= Instruction a =
Decide whether each statement agrees with the forum thread on tax time and inventory: (i) tfalk counts vinyl and thread as part of inventory; (ii) gmille39 is doing taxes for a sole proprietorship for the first time; (iii) proworlded asks whether any accountants are on the forum. Answer yes or no for each, quoting the deciding words of the thread.

= Document text =
# Tax time and inventory



## gmille39 (Oct 18, 2006)

Ok, my first year doing taxes for my SP(sole proprietorship)

Is vinyl I keep in stock to do shirts considered inventory, or is it just shirts, hoodies, etc. that's considered inventory. If I didn't keep any inventory, I can fill out the schedule c-ez.


----------



## proworlded (Oct 3, 2006)

Any accountants on the forum?


----------



## tfalk (Apr 3, 2008)

I only include merchandise in my inventory counts, I expense the vinyl, thread, etc as a consumeable. Otherwise you would probably need to track the vinyl down to the foot as you consume it for each shirt... but I'm not an accountant...


----------



## debz1959 (Jul 29, 2007)

gmille39 said:


> Ok, my first year doing taxes for my SP(sole proprietorship)
> 
> Is vinyl I keep in stock to do shirts considered inventory, or is it just shirts, hoodies, etc. that's considered inventory. If I didn't keep any inventory, I can fill out the schedule c-ez.

= Instruction b =
Show every line of the entries below that contains the string "pixel".

= Information shown =
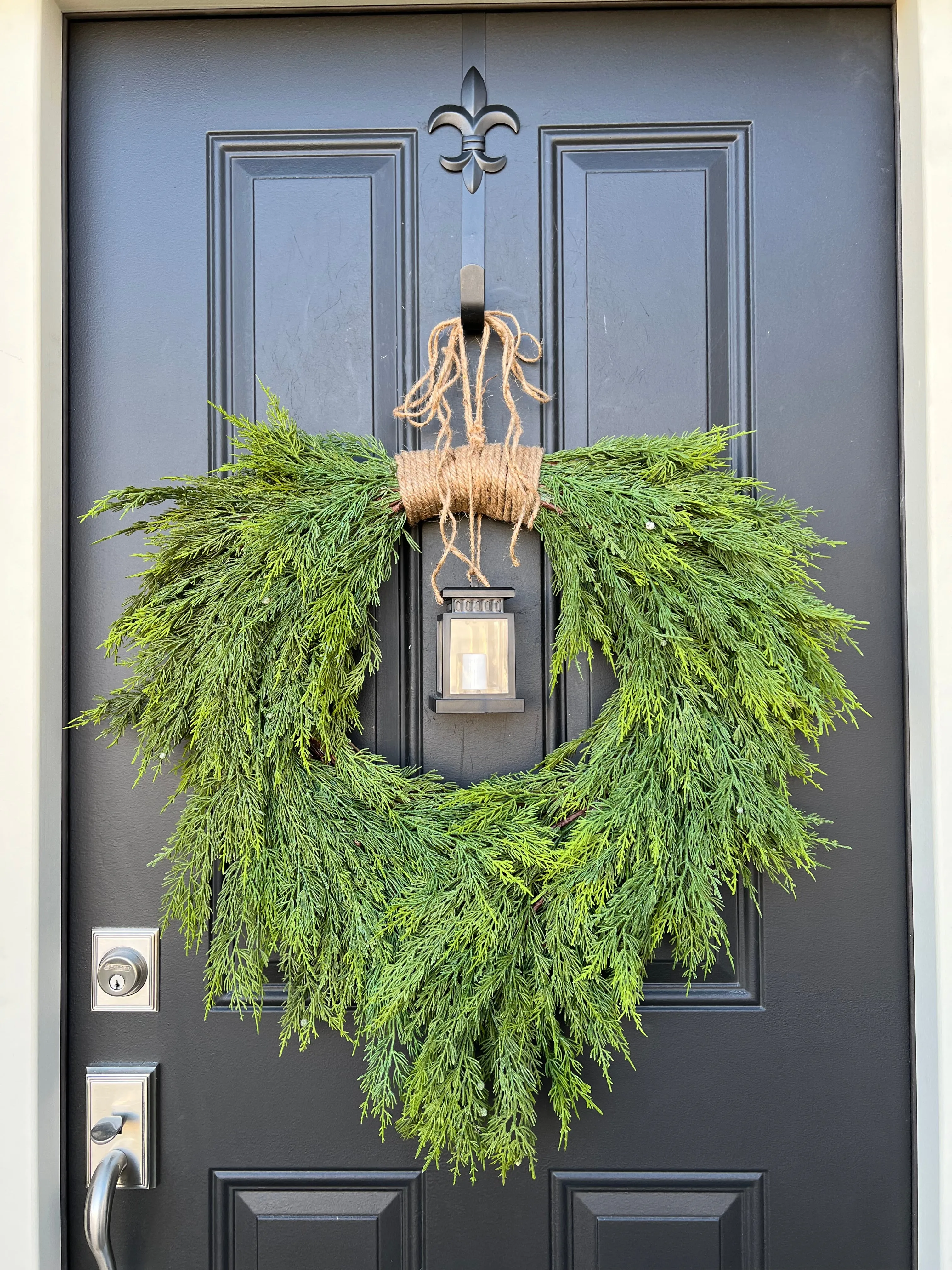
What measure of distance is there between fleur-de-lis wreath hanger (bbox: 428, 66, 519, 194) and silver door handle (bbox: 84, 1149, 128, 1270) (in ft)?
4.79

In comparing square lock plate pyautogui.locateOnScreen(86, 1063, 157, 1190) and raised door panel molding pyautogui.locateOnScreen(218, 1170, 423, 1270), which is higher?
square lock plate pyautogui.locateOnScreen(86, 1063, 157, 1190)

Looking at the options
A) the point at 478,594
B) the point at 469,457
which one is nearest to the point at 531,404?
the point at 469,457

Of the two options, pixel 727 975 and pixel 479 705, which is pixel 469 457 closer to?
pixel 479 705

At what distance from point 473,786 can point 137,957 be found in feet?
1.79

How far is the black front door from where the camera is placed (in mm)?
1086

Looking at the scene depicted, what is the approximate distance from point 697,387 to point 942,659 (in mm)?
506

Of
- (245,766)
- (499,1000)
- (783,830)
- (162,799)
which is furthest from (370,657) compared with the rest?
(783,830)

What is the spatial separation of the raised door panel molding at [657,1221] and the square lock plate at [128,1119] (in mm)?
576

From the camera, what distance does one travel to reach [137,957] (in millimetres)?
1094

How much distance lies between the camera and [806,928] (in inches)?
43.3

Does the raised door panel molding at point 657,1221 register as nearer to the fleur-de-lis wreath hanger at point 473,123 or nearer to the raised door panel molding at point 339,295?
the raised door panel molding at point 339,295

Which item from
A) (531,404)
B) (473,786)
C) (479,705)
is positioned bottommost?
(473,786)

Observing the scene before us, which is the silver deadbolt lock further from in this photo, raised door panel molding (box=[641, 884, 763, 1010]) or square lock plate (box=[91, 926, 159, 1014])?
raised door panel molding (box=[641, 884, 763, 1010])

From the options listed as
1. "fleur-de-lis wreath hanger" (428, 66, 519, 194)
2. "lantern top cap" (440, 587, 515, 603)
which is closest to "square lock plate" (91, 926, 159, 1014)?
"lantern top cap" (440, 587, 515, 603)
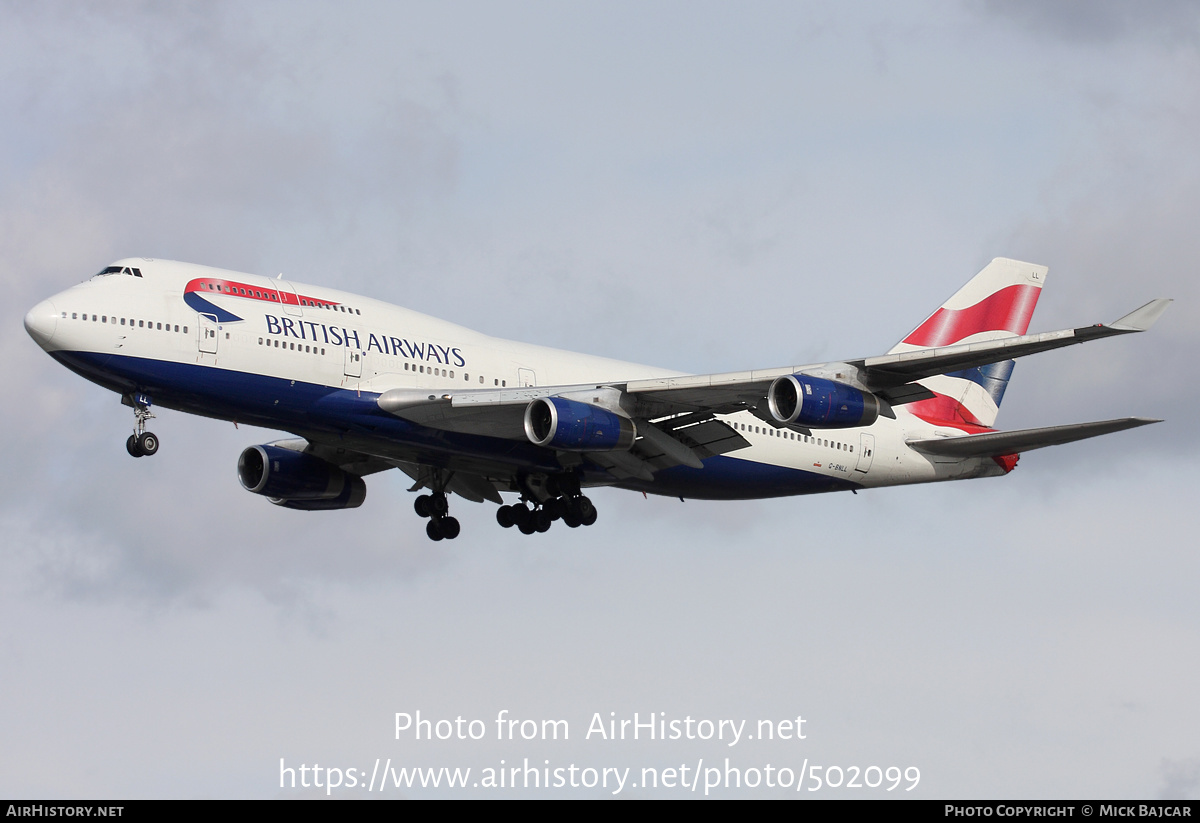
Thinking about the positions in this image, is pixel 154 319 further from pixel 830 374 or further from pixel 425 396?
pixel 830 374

= Task output a =
(i) No: "I only include merchandise in my inventory counts, I expense the vinyl, thread, etc as a consumeable."
(ii) Yes: "Ok, my first year doing taxes for my SP(sole proprietorship)"
(iii) Yes: "Any accountants on the forum?"

= Task output b =
Of the two options, pixel 727 975 and pixel 479 705, which is pixel 469 457 closer to?
pixel 479 705
Thinking about the positions in this image, is pixel 154 319 further from pixel 830 374 or further from pixel 425 396?
pixel 830 374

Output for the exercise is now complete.